**Excerpted passage**

Yes. Rural strategy is very important. During the past two years, we have already developed very rapid growth in rural areas. We have a Rural Taobao strategy, which today cover close to 30,000 villages across China. Today what we do see that, the traditional brick-and-mortar chains cannot effectively and efficiently cover the rural areas. Internet do give us a new way to serve the people in the village. What we are doing right now is to help our merchants, brands, on our retail marketplaces to work closely with them to serve the people in the village.

We even do tailor-made products with our brand partners to direct, to eliminate all the distribution channels to serve the end customers in the village. Looking ahead, we are not only trying to sell more from urban city to the rural areas. In rural village, we also can have a very good organic agricultural product supply. What we wanna do is to, again, use our retail platform. We wanna help the farmer to sell more to the people in the city.

Maggie Wu
CFO, Alibaba Group

Regarding to your question on the revenue driver for China regional marketplace revenue, if you look at the direct driver, the people who are paying us are these merchants and brands. The number of paying merchants and brands are increasing as well as their spending level at our platform. What makes them paying more and more people coming to us is, you know, what we have done on our marketplace, both on user and user experience side. I mentioned about, you know, the growth driver of the revenue by increases in the number of users coming to our platform. We reported 507 million MAUs by the end of this quarter.

**Exercise data**
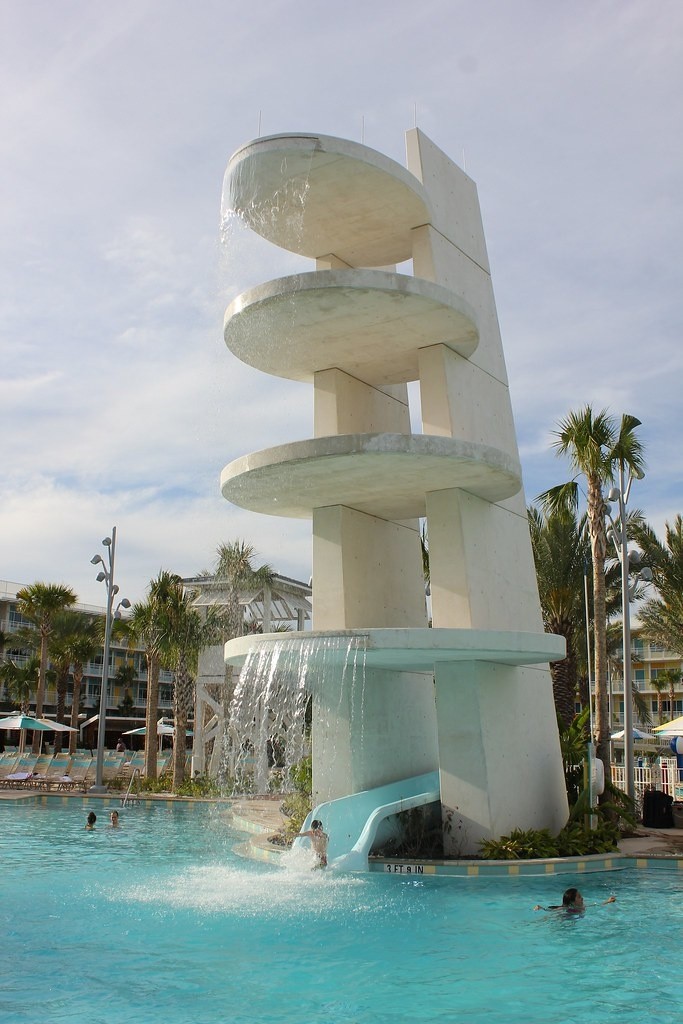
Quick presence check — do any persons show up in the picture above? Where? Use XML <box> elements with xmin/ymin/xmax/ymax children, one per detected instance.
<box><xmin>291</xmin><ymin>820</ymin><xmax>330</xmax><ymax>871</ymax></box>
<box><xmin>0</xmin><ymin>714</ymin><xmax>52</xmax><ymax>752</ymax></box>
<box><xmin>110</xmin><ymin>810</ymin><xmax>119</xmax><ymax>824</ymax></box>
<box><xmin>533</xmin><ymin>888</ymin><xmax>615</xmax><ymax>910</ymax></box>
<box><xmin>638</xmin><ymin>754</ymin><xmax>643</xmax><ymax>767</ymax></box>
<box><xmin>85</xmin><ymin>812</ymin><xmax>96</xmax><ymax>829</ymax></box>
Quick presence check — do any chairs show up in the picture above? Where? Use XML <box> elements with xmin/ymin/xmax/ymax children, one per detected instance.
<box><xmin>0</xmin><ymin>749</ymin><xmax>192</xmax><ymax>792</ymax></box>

==

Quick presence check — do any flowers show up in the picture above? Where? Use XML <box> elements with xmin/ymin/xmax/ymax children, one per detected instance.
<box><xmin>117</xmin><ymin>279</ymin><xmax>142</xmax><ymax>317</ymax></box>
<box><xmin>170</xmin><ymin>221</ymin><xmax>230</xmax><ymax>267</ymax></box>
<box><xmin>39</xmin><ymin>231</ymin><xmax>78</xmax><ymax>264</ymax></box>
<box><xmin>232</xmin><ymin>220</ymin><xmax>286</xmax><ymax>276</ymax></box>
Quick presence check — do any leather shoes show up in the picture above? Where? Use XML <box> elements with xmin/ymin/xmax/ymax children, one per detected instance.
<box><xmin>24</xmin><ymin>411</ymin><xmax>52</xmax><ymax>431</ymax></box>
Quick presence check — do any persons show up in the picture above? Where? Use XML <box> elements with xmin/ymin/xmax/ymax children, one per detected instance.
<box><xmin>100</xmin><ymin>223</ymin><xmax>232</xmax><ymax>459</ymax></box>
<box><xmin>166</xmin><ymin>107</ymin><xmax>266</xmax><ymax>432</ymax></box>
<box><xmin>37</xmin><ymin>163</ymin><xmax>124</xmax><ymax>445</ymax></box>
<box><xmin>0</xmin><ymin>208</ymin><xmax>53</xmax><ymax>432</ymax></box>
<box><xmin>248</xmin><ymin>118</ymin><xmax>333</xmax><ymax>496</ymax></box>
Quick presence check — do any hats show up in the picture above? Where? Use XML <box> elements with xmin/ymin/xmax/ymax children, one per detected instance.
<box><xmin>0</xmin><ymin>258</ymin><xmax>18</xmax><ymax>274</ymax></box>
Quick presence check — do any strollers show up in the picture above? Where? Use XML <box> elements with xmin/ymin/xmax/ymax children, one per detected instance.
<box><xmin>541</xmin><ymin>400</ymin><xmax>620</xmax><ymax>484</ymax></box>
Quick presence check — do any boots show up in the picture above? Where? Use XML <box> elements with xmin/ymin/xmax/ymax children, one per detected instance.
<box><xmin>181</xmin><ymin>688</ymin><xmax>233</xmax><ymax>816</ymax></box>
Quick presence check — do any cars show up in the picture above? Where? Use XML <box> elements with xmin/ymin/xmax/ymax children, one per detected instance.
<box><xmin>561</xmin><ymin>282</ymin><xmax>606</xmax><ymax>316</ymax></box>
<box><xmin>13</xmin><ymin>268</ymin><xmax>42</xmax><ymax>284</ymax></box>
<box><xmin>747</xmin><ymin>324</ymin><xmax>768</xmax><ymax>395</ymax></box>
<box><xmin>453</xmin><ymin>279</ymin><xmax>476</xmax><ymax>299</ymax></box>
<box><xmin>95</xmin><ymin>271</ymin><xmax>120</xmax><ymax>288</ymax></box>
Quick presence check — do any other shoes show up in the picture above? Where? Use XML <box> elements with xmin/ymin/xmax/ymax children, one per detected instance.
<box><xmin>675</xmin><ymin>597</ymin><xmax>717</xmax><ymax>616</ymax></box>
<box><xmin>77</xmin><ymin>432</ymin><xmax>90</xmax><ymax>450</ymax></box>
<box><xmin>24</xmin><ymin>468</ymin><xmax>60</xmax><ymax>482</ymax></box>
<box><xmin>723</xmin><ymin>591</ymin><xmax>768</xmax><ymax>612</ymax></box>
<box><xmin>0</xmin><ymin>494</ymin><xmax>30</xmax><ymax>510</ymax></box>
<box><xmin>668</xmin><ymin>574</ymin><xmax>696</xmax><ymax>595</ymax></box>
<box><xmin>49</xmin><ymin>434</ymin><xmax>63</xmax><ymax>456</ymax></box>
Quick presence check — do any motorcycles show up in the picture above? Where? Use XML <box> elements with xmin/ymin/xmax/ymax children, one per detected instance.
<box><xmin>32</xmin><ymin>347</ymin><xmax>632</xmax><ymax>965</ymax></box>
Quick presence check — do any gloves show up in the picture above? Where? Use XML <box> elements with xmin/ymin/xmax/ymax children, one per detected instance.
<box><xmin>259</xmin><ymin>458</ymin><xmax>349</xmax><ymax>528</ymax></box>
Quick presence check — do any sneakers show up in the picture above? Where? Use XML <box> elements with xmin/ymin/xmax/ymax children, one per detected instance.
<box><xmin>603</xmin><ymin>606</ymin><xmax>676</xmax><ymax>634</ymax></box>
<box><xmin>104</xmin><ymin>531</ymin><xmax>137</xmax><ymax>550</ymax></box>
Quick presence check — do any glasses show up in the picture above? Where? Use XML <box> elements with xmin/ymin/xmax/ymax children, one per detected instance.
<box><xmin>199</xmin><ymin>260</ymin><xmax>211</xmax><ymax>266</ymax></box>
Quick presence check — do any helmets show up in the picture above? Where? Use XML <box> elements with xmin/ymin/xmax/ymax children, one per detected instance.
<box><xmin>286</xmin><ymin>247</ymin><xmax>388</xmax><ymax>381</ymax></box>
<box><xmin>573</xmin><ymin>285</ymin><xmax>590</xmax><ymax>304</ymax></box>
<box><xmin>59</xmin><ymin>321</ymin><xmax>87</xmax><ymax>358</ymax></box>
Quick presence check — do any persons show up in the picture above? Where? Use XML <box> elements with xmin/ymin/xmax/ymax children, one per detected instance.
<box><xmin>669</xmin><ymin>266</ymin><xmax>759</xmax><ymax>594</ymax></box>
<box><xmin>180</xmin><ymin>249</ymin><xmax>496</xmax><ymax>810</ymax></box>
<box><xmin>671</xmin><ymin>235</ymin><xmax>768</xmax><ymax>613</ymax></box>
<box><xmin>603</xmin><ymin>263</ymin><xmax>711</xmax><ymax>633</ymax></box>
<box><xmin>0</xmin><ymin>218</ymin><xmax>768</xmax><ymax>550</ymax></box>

**What this exercise asks**
1 – Count the lines of the records that contain the string "shoes" and give only the number.
2 – Extend the Alibaba Group remarks on rural strategy and marketplace revenue, picking up after their last sentence.

**Per-task answers**
1 – 2

2 –
The volume of the clicks and also the conversion of these matches all showing very positive growing trend. This reflects that, you know, our ability to deliver more relevant content to consumers through our improved data and technology. This is the, you know, all of this. By the end of the day, when merchants and brands, look at the value we provided to them, they vote by their feet, right? More and more people started to realize that the value we provided are not only the transaction value, but also help them acquire consumer and make the consumers buy and then retain the consumer, the loyalty, but basically the whole customer operation in the entire, you know, customer life. That's the driver for the, for the growth in China regional marketplace.

Chi Tsang
Analyst, HSBC

Thank you for that. I was actually referring to framing that question around rural, trying to get an understanding of how much rural is impacting your China retail business in terms of buyers or in GMV or something like that.

Maggie Wu
CFO, Alibaba Group

Yeah. I see. Rural right now is still a small, very small business, compared to our entire, China retail. Not a significant, nothing significant.

Rob Lin
Head of Investor Relations, Alibaba Group

Operator, we will take the last two questions, please.

Operator

Okay. Thank you. Your next question comes from the line of Jason Helfstein from Oppenheimer. Please ask your question.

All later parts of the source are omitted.